• REQUIRED TASK: How many lines in the items below contain the word "Here"? Give only the number.

• EXTRACTED DATA:
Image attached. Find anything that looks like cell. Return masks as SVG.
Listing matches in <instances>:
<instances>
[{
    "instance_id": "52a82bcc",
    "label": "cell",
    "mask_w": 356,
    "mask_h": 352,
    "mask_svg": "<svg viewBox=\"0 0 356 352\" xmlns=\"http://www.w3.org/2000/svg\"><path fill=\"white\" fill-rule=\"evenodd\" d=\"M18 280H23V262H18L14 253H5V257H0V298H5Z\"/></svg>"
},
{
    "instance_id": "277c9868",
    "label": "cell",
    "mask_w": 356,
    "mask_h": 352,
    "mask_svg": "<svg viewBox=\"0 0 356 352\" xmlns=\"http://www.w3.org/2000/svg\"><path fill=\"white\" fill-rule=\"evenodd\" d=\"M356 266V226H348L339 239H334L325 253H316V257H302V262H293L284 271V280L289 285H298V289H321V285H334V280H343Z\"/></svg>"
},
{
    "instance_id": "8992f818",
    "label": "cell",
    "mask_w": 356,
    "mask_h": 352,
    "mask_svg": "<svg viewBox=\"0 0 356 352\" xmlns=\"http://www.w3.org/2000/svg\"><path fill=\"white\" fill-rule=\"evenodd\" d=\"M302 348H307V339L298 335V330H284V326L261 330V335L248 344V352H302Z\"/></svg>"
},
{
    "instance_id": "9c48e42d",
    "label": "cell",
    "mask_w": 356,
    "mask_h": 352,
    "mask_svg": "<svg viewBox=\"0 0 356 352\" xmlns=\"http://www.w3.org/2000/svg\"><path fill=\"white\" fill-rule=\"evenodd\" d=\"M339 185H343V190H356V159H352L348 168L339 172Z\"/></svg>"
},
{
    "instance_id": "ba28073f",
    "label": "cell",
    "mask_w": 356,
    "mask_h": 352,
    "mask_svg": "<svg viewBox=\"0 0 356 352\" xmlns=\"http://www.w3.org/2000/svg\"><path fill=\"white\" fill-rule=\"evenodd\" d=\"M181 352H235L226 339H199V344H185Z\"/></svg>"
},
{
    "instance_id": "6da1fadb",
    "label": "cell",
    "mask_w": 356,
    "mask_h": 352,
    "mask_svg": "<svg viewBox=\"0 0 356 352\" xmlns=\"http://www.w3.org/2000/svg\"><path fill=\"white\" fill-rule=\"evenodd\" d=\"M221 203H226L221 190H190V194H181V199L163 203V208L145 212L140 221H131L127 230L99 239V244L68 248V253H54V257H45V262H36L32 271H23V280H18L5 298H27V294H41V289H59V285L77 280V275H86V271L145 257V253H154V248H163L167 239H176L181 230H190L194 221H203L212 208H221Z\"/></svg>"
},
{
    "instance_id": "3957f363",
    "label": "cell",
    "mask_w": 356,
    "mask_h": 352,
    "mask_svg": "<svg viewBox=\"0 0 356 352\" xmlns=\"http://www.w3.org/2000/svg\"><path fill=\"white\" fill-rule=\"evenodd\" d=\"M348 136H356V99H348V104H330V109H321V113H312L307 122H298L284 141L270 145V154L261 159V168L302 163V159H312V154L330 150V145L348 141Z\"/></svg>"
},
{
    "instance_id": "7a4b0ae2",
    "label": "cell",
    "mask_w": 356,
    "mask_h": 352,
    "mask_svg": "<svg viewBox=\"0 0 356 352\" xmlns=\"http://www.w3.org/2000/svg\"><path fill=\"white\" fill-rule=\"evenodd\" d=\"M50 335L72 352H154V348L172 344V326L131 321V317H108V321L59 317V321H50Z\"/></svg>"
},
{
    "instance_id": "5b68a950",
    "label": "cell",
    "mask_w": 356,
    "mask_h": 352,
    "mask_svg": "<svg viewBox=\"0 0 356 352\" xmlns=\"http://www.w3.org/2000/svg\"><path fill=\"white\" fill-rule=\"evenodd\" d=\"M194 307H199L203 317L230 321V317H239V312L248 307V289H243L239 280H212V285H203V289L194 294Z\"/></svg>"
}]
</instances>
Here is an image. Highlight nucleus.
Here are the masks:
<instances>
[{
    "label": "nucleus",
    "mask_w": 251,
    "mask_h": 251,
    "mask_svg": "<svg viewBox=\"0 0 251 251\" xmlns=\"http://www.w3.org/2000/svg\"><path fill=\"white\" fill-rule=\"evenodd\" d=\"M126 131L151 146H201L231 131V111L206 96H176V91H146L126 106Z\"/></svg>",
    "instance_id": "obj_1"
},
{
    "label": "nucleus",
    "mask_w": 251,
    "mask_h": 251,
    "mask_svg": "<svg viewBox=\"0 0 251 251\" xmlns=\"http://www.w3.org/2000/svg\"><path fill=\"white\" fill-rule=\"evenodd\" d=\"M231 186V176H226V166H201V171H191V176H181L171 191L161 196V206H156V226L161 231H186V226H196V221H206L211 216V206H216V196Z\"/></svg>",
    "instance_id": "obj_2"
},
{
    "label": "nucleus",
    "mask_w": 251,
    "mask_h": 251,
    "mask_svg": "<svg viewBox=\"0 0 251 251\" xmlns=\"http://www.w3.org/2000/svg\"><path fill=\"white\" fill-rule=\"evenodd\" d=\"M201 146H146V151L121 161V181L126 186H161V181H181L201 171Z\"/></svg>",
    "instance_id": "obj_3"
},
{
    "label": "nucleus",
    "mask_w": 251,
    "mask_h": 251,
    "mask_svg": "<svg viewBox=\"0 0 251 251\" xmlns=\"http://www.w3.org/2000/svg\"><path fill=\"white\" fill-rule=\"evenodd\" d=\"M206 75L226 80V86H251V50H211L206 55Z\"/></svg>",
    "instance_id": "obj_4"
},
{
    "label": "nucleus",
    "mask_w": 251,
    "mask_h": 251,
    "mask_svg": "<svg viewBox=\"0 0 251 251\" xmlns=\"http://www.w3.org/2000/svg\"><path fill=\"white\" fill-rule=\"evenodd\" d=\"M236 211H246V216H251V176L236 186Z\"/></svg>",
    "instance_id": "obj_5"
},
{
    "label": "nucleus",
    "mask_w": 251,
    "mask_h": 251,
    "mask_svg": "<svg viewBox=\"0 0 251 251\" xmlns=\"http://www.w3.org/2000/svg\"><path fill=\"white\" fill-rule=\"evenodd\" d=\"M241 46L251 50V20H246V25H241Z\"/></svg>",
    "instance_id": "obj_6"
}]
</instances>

• CORRECT ANSWER: 2